We are not far from the large holiday centres in the north of Majorca here and yet it feels like we are a world away - just water, sky, rocks, sand and green, as far as the eye can see. Apart from a small beach bar serving first-rate fish dishes there are no other signs of civilisation here. Whilst others - mostly locals and alternative holidaymakers - do appreciate this, even when it gets a bit busier on the beach of Cala Torta the atmosphere here is always very relaxed and laid-back.
Cala Torta - Comfortable bathing bay amongst the rocks and dunes of a nature reserveThe beach of Cala Torta lies on the north coast of the eastern tip of Majorca, near the popular holiday resort of Cala Ratjada. The last part of the journey is an approximately two kilometre long gravel track. The relative remoteness means that Cala Torta is not crowded despite its scenic beauty. Whilst it can get a bit cramped in the height of summer towards the front near the water, the beach, which is the largest in the area, has enough space for all sun-worshippers, with an area of sand that stretches back over 150 metres into the hinterland.
The bathing conditions are good here too. The water is very clear, the bay offers plenty of space and since it is of no interest whatsoever to most water sports enthusiasts, swimmers can do their laps completely undisturbed. However, it's not ideal for children - although there is a lifeguard, the water gets deep dangerously quickly. Parents should keep a careful eye on their children and if in doubt, equip them with armbands.
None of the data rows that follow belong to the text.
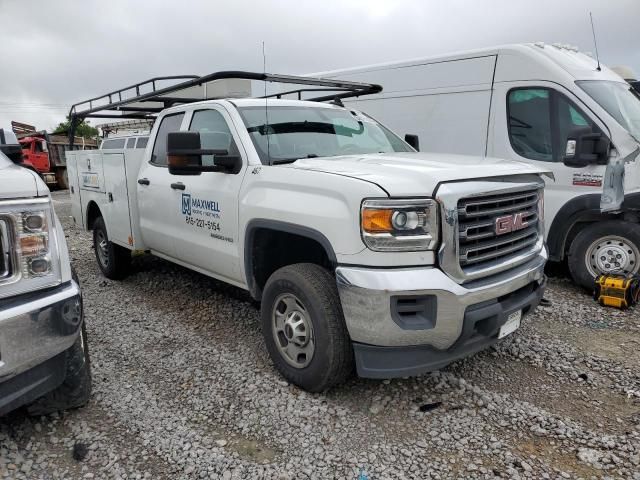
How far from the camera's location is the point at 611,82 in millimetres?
5480

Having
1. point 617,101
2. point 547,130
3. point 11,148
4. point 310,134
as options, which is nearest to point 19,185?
point 11,148

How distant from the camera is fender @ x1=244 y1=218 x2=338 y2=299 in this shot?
2873 mm

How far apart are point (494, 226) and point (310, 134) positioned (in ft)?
5.48

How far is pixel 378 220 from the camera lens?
2656mm

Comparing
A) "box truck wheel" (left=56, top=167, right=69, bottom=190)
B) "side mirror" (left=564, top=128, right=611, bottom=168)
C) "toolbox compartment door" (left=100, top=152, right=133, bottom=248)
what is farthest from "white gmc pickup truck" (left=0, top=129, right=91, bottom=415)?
"box truck wheel" (left=56, top=167, right=69, bottom=190)

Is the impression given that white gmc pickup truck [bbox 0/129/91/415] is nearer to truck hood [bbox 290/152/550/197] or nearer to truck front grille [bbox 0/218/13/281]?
truck front grille [bbox 0/218/13/281]

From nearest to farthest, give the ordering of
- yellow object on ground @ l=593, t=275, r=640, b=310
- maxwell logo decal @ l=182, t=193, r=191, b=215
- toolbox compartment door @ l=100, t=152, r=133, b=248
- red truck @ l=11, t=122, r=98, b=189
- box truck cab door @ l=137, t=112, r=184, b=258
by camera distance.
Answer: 1. maxwell logo decal @ l=182, t=193, r=191, b=215
2. box truck cab door @ l=137, t=112, r=184, b=258
3. yellow object on ground @ l=593, t=275, r=640, b=310
4. toolbox compartment door @ l=100, t=152, r=133, b=248
5. red truck @ l=11, t=122, r=98, b=189

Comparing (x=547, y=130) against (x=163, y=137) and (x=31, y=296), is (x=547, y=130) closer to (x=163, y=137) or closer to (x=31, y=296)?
(x=163, y=137)

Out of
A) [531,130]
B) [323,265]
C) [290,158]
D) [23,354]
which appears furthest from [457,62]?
[23,354]

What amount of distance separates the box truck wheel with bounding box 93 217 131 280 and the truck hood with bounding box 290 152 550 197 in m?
3.21

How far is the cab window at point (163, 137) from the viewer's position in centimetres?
471

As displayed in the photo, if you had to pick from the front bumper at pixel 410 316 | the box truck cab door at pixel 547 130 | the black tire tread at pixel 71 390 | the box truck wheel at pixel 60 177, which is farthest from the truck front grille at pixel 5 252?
the box truck wheel at pixel 60 177

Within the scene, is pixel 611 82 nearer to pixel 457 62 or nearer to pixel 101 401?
pixel 457 62

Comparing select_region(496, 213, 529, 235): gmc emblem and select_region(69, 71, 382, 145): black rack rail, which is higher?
select_region(69, 71, 382, 145): black rack rail
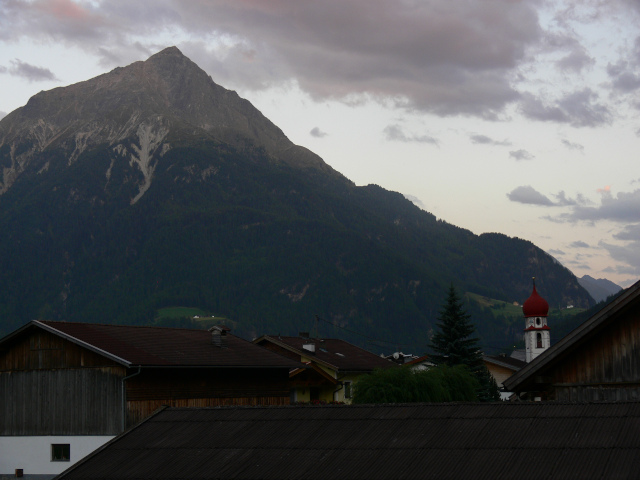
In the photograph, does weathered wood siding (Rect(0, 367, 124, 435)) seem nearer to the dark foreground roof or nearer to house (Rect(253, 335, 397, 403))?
house (Rect(253, 335, 397, 403))

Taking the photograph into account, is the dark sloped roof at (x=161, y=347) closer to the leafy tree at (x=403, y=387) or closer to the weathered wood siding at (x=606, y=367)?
the leafy tree at (x=403, y=387)

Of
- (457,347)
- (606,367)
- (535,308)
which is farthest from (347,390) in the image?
(606,367)

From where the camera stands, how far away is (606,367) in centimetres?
1855

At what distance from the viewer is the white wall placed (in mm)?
39406

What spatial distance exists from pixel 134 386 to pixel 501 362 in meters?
53.5

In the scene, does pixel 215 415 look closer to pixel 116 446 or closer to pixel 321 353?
pixel 116 446

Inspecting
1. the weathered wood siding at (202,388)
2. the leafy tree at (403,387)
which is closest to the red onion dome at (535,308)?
the leafy tree at (403,387)

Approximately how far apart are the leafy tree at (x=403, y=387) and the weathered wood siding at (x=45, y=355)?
1419cm

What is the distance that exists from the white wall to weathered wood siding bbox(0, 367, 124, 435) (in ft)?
0.97

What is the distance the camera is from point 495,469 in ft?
45.8

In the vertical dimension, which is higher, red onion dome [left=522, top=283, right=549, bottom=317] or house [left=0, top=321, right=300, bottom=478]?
red onion dome [left=522, top=283, right=549, bottom=317]

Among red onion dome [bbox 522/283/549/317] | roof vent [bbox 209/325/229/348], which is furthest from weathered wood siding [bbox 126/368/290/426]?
red onion dome [bbox 522/283/549/317]

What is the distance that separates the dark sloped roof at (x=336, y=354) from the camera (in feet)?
209

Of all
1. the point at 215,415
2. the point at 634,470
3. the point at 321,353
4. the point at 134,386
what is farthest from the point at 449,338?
the point at 634,470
Divers and snorkellers will enjoy the interesting rocky underwater landscape. Nature lovers, walkers and amateur photographers can find plenty of interesting paths and subjects amongst the pine-covered rocks and dunes of the nature reserve. A little chiringuito offers particularly delicious fish dishes. The beach and this eatery are especially popular with locals as well. Cala Torta beach is also well-known for the fact that nude bathing is permitted and practised here.